## 正文

___

Coursera课程Big Data Analysis with Scala and Spark Week 1笔记

Coursera上的spark课程笔记。

spark为什么快

把尽可能多的不可变数据存到内存里,记录对数据的一系列操作。如果某个节点出现问题,重新执行一遍操作即可还原结果,无需太多的磁盘操作。

这就是它的容错思路。

Coursera课程Big Data Analysis with Scala and Spark Week 1笔记_第1张图片
Coursera课程Big Data Analysis with Scala and Spark Week 1笔记_第2张图片
Coursera课程Big Data Analysis with Scala and Spark Week 1笔记_第3张图片

RDD

大数据的hello world程序:word count

val rdd = spark.textFile("hdfs://...")
val count = rdd.flatMap(line => line.split(" "))
				.map(word => (word, 1))
				.reduceByKey(_ + _)

创建RDD的方式

  1. 从已有的RDD转换;
  2. 从SparkContext或SparkSession对象创建;

SparkContext或SparkSession是程序与spark集群交互的入口,最常用的创建RDD的方式是:

  1. parallelize: 从一个普通的Scala Collections创建RDD;往往在真正项目中不会用到,因为这需要已有一个很大的集合对象;
  2. textFile: 从HDFS或本地文件系统读取文本文件,得到一个String类型的RDD;项目中最常用的方式。

RDD的Transformation 和 Action 操作

对比Scala中序列和并行collection中的transformersaccessors

transformers: 返回一个新的collection;
accessors: 整合所有结果返回单独的值,如reduce, fold, aggregate等操作。

  • Transformation:返回新的RDD,lazy,并不立即计算;
  • Action:基于RDD计算出结果,要么直接返回,要么存起来,eager,立即计算。

Laziness / eagerness ,是Spark处理延时的策略。

Coursera课程Big Data Analysis with Scala and Spark Week 1笔记_第4张图片

val lastYearsLogs: RDD[String] = ...
val firstLogsWithErrors = lastYearsLogs.filter(_.contains("ERROR")).take(10)

当取够10个元素时,就停止filter操作了。真聪明!

Coursera课程Big Data Analysis with Scala and Spark Week 1笔记_第5张图片
还有更牛的,如上图中,有一个map操作和一个count操作,spark在执行map的时候就顺便count了!只需一次遍历!

例子:

//这三行下来其实啥都没做,得到的只是对一个并不存在的RDD的引用
val largeList : List[String] = ...
val wordsRdd = sc.parallelize(largeList)
val lengthsRdd = wordsRdd.map(_.length)

//必须加上action操作才真正开始执行
val totalChars = lengthsRdd.reduce(_+_)

常用Transformation

map: 一一映射;
flatmap: 先 map, 然后再将 map 出来的这些列表首尾相接 (flatten);
filter:过滤;
dictinct:去重

常用Actions

collect: 返回RDD中所有元素;
count: 返回RDD元素个数;
take(num: Int): Array[T]:返回RDD中前num个元素;
reduce:
foreach:

看返回类型,就能区分Transformation和Actions。

Spark性能评估

每次reduce操作都会触发之前stage的所有transformations操作,重复计算严重。
Coursera课程Big Data Analysis with Scala and Spark Week 1笔记_第6张图片
这时候就需要缓存结果了:
Coursera课程Big Data Analysis with Scala and Spark Week 1笔记_第7张图片

persist()
cache()

例如下面连着执行了两次action,就可以将logsWithErrors rdd缓存起来。否则filter会执行两遍:

val lastYearsLogs: RDD[String] = ...
val logsWithErrors = lastYearsLogs.filter(_.contains("ERROR")).persist()
val firstLogsWithErrors = logsWithErrors.take(10)

___

## 数据块
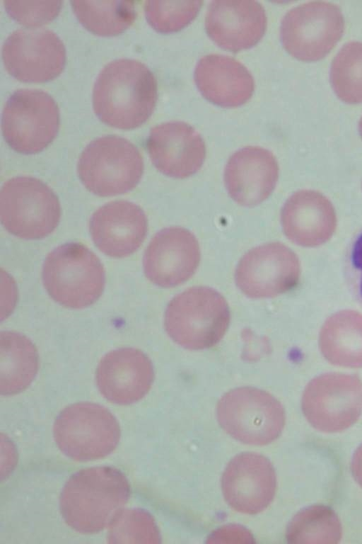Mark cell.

___

## 练习目的
根据这篇Spark课程笔记,项目中最常用的创建RDD的方式是哪一种?

## 参考答案
textFile,即从HDFS或本地文件系统读取文本文件,得到一个String类型的RDD。